▶ Dataset rows:
-- begin --

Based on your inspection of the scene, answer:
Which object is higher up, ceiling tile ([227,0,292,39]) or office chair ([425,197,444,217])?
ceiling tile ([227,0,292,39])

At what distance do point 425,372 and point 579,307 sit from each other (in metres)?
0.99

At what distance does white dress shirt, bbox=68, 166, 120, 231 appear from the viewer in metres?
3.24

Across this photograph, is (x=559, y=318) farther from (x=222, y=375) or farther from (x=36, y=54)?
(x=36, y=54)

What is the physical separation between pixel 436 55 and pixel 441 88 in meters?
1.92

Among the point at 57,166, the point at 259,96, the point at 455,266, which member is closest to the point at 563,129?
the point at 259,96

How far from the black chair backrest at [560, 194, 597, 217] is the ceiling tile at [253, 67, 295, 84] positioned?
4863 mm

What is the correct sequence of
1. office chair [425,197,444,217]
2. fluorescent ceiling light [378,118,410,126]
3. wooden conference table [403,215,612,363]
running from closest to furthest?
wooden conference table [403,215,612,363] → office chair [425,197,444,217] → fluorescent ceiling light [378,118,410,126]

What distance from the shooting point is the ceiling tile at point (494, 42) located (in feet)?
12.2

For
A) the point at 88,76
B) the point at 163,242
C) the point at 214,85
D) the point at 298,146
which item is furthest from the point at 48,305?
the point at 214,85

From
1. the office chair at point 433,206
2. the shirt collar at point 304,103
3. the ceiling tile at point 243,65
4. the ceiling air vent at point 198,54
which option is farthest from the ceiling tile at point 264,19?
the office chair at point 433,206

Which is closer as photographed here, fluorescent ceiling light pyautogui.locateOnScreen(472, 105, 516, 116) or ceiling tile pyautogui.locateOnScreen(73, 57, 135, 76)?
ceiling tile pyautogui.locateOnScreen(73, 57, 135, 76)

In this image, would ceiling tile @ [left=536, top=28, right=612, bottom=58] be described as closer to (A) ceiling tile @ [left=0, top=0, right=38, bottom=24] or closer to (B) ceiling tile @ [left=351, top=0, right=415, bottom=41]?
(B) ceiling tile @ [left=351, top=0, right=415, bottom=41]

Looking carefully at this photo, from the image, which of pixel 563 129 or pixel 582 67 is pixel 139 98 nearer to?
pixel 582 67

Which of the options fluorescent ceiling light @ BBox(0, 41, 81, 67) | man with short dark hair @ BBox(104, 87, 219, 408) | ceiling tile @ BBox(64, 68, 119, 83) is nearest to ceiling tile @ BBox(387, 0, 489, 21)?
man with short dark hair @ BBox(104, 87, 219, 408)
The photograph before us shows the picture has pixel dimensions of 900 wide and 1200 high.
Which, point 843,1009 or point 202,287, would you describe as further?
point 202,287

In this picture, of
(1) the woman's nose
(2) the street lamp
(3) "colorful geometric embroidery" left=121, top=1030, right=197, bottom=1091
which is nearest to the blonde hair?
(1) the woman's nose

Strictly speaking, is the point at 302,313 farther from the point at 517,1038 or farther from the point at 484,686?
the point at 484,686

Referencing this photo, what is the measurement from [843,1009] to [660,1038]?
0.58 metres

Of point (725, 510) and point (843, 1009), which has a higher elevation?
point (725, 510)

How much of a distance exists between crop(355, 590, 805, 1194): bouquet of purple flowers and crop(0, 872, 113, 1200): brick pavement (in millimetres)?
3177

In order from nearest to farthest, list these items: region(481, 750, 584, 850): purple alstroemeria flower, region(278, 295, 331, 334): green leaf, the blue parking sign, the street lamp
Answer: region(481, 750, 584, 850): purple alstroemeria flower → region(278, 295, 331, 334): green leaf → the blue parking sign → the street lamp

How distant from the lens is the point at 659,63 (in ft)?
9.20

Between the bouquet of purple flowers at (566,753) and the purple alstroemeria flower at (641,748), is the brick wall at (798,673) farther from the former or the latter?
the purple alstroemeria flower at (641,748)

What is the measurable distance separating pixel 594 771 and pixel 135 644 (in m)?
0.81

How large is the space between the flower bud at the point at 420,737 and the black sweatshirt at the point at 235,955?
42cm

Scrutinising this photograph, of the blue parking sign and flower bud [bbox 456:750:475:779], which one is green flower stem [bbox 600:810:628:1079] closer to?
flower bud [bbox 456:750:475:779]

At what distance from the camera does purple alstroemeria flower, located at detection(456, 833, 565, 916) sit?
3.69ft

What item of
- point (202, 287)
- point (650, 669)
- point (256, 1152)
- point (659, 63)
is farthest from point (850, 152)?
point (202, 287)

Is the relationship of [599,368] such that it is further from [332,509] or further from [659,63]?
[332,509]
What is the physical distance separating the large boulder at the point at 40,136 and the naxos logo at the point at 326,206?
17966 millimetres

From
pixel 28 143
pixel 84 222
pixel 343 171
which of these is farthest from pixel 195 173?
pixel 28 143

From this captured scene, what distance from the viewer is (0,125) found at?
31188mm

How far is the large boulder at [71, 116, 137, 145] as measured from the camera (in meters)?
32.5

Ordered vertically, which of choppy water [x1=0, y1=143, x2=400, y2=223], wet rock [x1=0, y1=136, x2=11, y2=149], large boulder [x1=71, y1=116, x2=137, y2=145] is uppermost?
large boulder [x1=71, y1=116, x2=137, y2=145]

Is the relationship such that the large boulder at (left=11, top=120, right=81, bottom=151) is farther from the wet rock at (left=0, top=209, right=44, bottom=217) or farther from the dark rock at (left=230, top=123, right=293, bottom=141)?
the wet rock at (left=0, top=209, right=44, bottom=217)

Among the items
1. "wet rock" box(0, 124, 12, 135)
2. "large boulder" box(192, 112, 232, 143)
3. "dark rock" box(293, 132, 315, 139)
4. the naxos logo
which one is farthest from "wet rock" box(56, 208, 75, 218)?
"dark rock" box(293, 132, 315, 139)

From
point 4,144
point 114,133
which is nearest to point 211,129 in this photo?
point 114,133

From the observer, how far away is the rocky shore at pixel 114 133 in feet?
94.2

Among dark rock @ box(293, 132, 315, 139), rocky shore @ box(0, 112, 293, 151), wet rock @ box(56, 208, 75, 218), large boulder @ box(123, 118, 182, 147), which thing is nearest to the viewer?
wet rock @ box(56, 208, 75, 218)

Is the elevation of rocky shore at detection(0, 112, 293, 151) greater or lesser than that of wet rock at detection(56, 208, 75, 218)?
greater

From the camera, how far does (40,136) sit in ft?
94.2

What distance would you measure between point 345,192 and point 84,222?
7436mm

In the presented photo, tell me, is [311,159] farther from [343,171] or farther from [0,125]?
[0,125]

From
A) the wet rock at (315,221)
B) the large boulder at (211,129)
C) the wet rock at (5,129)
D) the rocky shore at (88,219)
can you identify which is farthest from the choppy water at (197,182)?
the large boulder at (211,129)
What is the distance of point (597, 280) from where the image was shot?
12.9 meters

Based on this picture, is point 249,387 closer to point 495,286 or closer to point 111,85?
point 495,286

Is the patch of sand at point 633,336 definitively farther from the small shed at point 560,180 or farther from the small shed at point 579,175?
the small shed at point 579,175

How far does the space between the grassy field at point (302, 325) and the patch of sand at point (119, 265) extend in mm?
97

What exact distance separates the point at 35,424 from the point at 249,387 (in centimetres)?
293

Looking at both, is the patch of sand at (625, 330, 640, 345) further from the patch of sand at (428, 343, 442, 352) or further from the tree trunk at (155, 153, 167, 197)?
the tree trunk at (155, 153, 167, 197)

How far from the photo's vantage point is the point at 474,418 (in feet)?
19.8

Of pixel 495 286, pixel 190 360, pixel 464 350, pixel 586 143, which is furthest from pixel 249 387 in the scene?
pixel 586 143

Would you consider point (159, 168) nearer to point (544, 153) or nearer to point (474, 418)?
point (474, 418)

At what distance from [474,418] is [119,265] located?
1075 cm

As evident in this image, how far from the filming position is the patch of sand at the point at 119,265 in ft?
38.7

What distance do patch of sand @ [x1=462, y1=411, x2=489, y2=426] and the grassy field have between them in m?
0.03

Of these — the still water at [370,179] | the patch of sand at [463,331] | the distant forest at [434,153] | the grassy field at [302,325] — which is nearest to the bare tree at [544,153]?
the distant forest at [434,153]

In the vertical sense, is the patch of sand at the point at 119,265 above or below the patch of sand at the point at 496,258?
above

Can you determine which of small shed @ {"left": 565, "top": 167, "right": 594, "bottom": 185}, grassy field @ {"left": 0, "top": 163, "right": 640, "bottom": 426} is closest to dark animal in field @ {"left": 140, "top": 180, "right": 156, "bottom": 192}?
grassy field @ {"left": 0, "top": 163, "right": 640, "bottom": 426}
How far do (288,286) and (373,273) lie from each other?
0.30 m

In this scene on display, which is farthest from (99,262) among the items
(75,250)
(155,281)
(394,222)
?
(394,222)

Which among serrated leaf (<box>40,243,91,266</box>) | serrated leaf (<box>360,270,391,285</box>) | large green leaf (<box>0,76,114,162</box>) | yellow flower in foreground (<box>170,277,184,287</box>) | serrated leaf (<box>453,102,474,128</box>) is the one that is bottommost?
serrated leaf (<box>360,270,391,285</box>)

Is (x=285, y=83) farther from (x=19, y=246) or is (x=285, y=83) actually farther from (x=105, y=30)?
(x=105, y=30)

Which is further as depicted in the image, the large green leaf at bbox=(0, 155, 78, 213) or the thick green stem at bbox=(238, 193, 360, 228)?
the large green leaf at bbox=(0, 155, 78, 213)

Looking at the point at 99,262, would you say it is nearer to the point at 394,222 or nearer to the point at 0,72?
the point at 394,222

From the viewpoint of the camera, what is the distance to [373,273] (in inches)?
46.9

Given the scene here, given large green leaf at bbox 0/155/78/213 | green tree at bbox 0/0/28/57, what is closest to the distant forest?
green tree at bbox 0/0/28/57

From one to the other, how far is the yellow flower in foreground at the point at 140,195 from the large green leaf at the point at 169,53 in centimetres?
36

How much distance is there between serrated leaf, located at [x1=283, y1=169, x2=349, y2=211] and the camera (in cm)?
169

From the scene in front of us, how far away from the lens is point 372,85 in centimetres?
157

-- end --

▶ Short exercise: Copy out exactly the lines between the line with "How far do (288,286)" and the last line of the entries, counting both of those lines.

▶ Exercise output:
How far do (288,286) and (373,273) lie from each other?
0.30 m

In this scene on display, which is farthest from (99,262) among the items
(75,250)
(155,281)
(394,222)
?
(394,222)

Which among serrated leaf (<box>40,243,91,266</box>) | serrated leaf (<box>360,270,391,285</box>) | large green leaf (<box>0,76,114,162</box>) | yellow flower in foreground (<box>170,277,184,287</box>) | serrated leaf (<box>453,102,474,128</box>) is the one that is bottommost?
serrated leaf (<box>360,270,391,285</box>)

Is (x=285, y=83) farther from (x=19, y=246) or is (x=285, y=83) actually farther from (x=105, y=30)?
(x=105, y=30)

Which is further as depicted in the image, the large green leaf at bbox=(0, 155, 78, 213) or the thick green stem at bbox=(238, 193, 360, 228)?
the large green leaf at bbox=(0, 155, 78, 213)

Looking at the point at 99,262, would you say it is nearer to the point at 394,222 or nearer to the point at 0,72?
the point at 394,222

From the viewpoint of the camera, what is the distance to [373,273] (in inches)?
46.9

Given the scene here, given large green leaf at bbox 0/155/78/213 | green tree at bbox 0/0/28/57, what is closest to the distant forest?
green tree at bbox 0/0/28/57

From one to the other, how far is the yellow flower in foreground at the point at 140,195 from the large green leaf at the point at 169,53 in centimetres?
36

How much distance is there between serrated leaf, located at [x1=283, y1=169, x2=349, y2=211] and the camera (in cm)?
169

From the scene in front of us, how far away from the lens is point 372,85 in centimetres?
157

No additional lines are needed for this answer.